Artikel / 07 Dec 2023 /Zufar Athollah Rafif, Andhika Deby Hanggara

Transaksi Transfer Pricing: Memastikan Jasa Intragrup (Intragroup Services) yang Wajar

Transaksi Transfer Pricing: Memastikan Jasa Intragrup (Intragroup Services) yang Wajar
Era globalisasi dan integrasi internasional yang semakin pesat menyebabkan banyak perusahaan multinasional melakukan transaksi lintas batas. Adanya kesenjangan dan ketidaksesuaian peraturan pajak di berbagai negara menjadi celah bagi perusahaan multinasional untuk melakukan penghindaran pajak. Perusahaan multinasional seringkali menempatkan penentuan harga transfer (transfer pricing) sebagai cara untuk mengalihkan laba ke negara dengan tarif pajak rendah atau memusatkan biaya ke negara dengan tarif pajak tinggi.[1] Perusahaan multinasional telah mengalihkan laba melalui transfer pricing sebesar US$1,15 triliun ke negara tax haven setiap tahunnya yang menyebabkan pemerintah di seluruh dunia kehilangan pendapatan pajak langsung sebesar US$311 miliar per tahun.[2] Praktik transfer pricing seringkali dilakukan dengan skema transaksi barang berwujud, jasa, pembayaran bunga, pemanfaatan barang tidak berwujud, dll. yang akan memengaruhi tingkat pendapatan dan biaya suatu perusahaan.

########################################

**Tujuan:**
Tentukan apakah tiap pernyataan ini sesuai dengan artikel tentang transfer pricing di atas, lalu jawab ya atau tidak disertai kutipan persis kata-kata penentunya dari artikel. 1. Perusahaan multinasional mengalihkan laba melalui transfer pricing sebesar US$1,15 triliun ke negara tax haven setiap tahun. 2. Pemerintah di seluruh dunia kehilangan pendapatan pajak langsung sebesar US$311 miliar per bulan. 3. Perusahaan multinasional memakai transfer pricing untuk memusatkan biaya ke negara dengan tarif pajak rendah. Materi selanjutnya diambil dari sumber lain.

########################################

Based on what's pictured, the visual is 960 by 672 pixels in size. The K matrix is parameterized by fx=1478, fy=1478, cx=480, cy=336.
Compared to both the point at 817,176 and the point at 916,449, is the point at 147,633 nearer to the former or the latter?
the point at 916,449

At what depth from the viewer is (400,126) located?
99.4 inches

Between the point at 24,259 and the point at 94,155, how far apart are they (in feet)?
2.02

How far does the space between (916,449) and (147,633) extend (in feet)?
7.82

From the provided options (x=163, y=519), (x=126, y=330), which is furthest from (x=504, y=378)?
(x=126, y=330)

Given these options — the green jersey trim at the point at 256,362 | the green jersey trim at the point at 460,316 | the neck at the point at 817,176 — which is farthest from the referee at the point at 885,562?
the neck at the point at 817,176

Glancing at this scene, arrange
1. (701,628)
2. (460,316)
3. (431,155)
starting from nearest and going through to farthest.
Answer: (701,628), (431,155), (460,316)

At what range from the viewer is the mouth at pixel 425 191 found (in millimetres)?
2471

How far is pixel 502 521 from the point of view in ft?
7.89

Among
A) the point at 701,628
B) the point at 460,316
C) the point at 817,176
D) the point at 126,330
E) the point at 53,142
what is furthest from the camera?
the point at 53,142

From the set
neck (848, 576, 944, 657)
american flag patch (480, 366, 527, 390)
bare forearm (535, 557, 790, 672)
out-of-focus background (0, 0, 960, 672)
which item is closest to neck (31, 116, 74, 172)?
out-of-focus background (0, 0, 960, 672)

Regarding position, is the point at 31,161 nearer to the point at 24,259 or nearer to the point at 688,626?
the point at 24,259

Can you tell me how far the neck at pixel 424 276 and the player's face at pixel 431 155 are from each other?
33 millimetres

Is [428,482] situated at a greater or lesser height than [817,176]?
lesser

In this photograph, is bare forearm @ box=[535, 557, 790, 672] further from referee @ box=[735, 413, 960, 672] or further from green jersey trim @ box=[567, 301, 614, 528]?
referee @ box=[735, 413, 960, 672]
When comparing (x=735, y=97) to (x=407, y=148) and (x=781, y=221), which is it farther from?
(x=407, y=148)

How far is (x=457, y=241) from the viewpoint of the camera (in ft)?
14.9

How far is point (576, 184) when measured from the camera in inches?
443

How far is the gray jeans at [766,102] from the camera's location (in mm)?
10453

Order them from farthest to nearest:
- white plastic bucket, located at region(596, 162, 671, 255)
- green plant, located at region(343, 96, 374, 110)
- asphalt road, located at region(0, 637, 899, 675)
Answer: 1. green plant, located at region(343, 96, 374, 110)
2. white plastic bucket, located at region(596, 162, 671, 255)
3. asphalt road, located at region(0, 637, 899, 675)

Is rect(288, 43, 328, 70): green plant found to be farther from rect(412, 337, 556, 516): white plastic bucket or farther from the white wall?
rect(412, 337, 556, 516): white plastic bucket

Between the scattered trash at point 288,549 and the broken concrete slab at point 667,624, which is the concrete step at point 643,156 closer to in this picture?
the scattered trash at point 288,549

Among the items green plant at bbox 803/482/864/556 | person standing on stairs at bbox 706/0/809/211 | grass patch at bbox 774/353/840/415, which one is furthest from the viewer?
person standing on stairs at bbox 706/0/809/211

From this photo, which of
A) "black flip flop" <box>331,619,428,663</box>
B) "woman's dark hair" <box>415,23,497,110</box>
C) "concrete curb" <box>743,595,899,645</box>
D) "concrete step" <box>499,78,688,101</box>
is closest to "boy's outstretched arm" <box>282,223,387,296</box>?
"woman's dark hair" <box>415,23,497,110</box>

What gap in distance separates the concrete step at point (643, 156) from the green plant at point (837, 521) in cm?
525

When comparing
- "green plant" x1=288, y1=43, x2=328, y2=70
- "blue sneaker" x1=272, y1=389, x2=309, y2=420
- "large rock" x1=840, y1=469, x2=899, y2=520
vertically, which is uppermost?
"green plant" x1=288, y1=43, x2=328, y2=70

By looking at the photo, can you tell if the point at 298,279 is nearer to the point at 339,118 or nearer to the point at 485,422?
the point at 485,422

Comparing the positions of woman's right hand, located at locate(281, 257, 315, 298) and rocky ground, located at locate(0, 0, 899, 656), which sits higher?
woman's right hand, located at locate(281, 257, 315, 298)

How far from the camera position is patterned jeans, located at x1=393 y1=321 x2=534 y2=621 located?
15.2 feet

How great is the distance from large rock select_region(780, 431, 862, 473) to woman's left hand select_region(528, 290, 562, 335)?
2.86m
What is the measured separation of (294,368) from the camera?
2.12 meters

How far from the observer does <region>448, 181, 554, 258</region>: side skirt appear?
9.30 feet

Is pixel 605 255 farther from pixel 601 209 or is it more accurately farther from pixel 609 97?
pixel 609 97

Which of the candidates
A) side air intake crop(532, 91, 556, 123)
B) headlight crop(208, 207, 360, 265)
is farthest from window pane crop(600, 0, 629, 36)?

########################################

**Jawaban Lengkap:**
1. Ya: "Perusahaan multinasional telah mengalihkan laba melalui transfer pricing sebesar US$1,15 triliun ke negara tax haven setiap tahunnya".
2. Tidak: "kehilangan pendapatan pajak langsung sebesar US$311 miliar per tahun".
3. Tidak: "memusatkan biaya ke negara dengan tarif pajak tinggi".